_EXCERPT PROVIDED:_
OLYMPIA — Central Washington lawmakers have concerns after reading Governor Inslee’s proposed carbon tax plan.

The governor’s proposal would enact a $20-per-ton tax on carbon released by burning fossil fuels, increasing by 3.5 percent plus inflation every year, according to draft legislation. The tax would come into effect July 1, 2019.

A carbon tax initiative which appeared on the November 2016 ballot only received 42 percent of the vote. Only King County had a majority of voters support the tax.

Rep. Tom Dent, R-Moses Lake, said that he is not in favor of a carbon tax. Rep. Matt Manweller, R-Ellensburg, said he considers opposing the governor’s carbon tax a top priority, and is concerned about increased gas prices and state overreach.

The governor’s office projects that consumers would see gas prices around 1 cent for every dollar taxed by this proposal, around a 6-9 percent price increase by 2020. In the same year, the carbon tax would increase the average household’s electricity bill by 4-5 percent.

Republicans in both legislative houses told the Columbia Basin Herald that the projected price increases at the pump would hurt those who can least afford it.

“I’m concerned about the impact on the people, especially in rural Central Washington, who have to drive extra miles,” said Sen. Judy Warnick, R-Moses Lake.

_TO DO:_
**a)** Retype the carbon tax excerpt from "A carbon tax initiative" up to and including "least afford it.".
**b)** According to the carbon tax excerpt, what share of the vote did the carbon tax initiative on the November 2016 ballot receive?
**c)** List every state legislator named in the carbon tax excerpt, with the title and party and city designation given for each.
The listing after this sentence is separate material and is not part of the carbon tax excerpt.

_RAW DATA:_

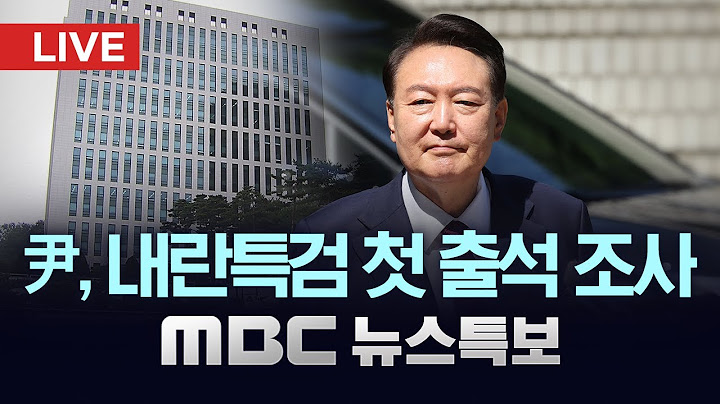 [LIVE] 윤석열 전대통령 내란특검 첫 출석 - [MBC 뉴스특보] 2025년 06월 28일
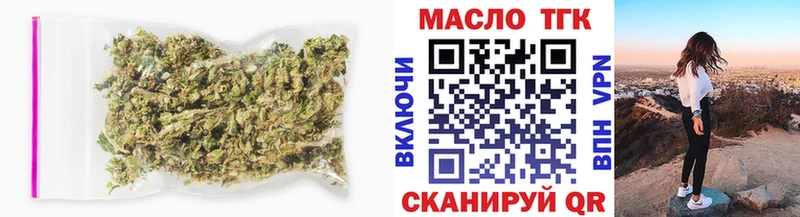 ТГК вейп с тгк  Суздаль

_EXPECTED RESPONSES:_
**a)**
A carbon tax initiative which appeared on the November 2016 ballot only received 42 percent of the vote. Only King County had a majority of voters support the tax.

Rep. Tom Dent, R-Moses Lake, said that he is not in favor of a carbon tax. Rep. Matt Manweller, R-Ellensburg, said he considers opposing the governor’s carbon tax a top priority, and is concerned about increased gas prices and state overreach.

The governor’s office projects that consumers would see gas prices around 1 cent for every dollar taxed by this proposal, around a 6-9 percent price increase by 2020. In the same year, the carbon tax would increase the average household’s electricity bill by 4-5 percent.

Republicans in both legislative houses told the Columbia Basin Herald that the projected price increases at the pump would hurt those who can least afford it.

**b)** 42 percent

**c)**
Rep. Tom Dent, R-Moses Lake
Rep. Matt Manweller, R-Ellensburg
Sen. Judy Warnick, R-Moses Lake